Task prompt:
The listing below is to be duplicated exactly, with every picture omitted.

Record extracts:
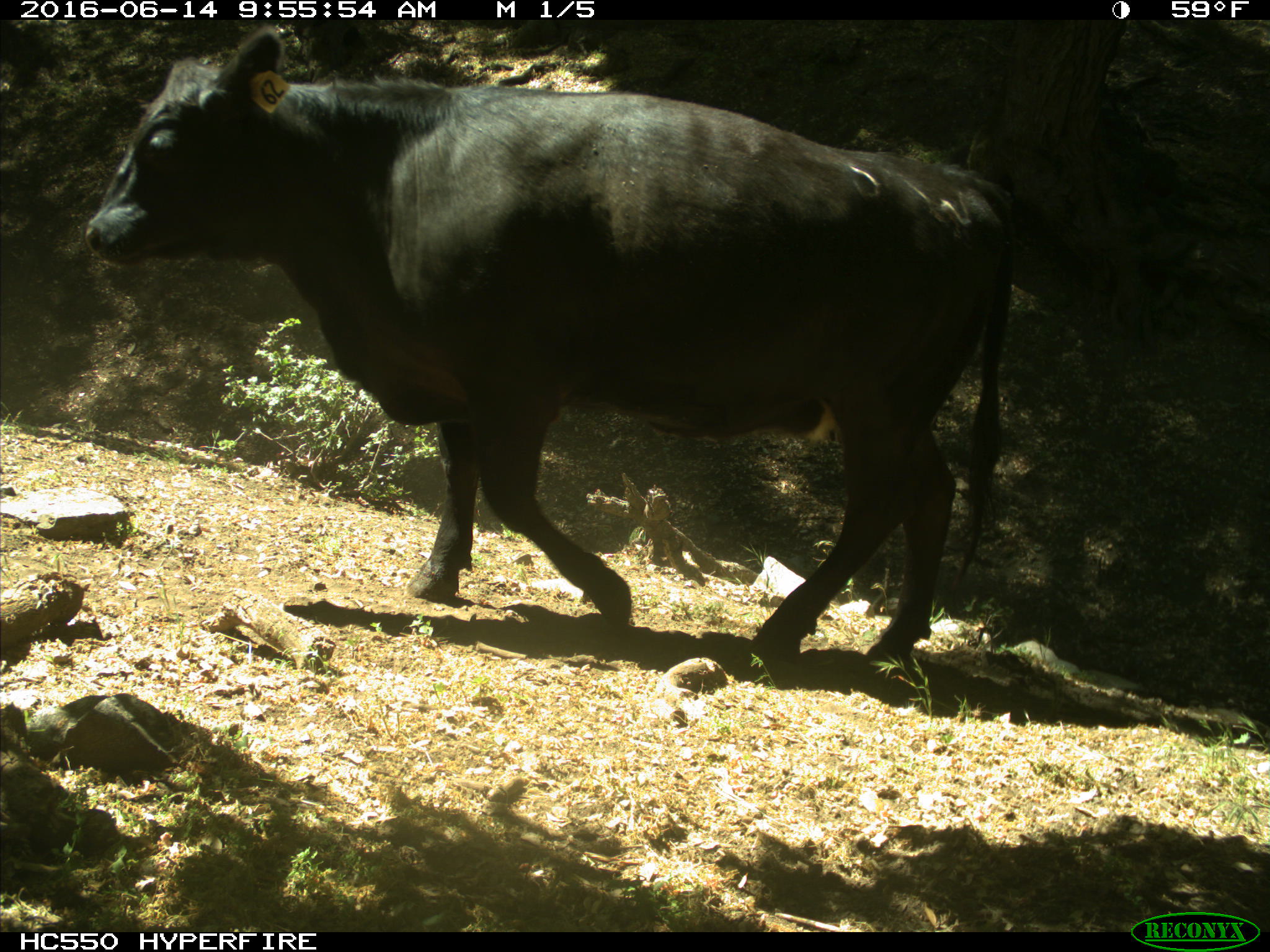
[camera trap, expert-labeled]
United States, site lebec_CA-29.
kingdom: Animalia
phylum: Chordata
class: Mammalia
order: Artiodactyla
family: Bovidae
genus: Bos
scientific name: Bos taurus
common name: domestic cow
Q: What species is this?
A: Bos taurus (domestic cow).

Answer to this exercise:
[camera trap, expert-labeled]
United States, site lebec_CA-29.
kingdom: Animalia
phylum: Chordata
class: Mammalia
order: Artiodactyla
family: Bovidae
genus: Bos
scientific name: Bos taurus
common name: domestic cow
Q: What species is this?
A: Bos taurus (domestic cow).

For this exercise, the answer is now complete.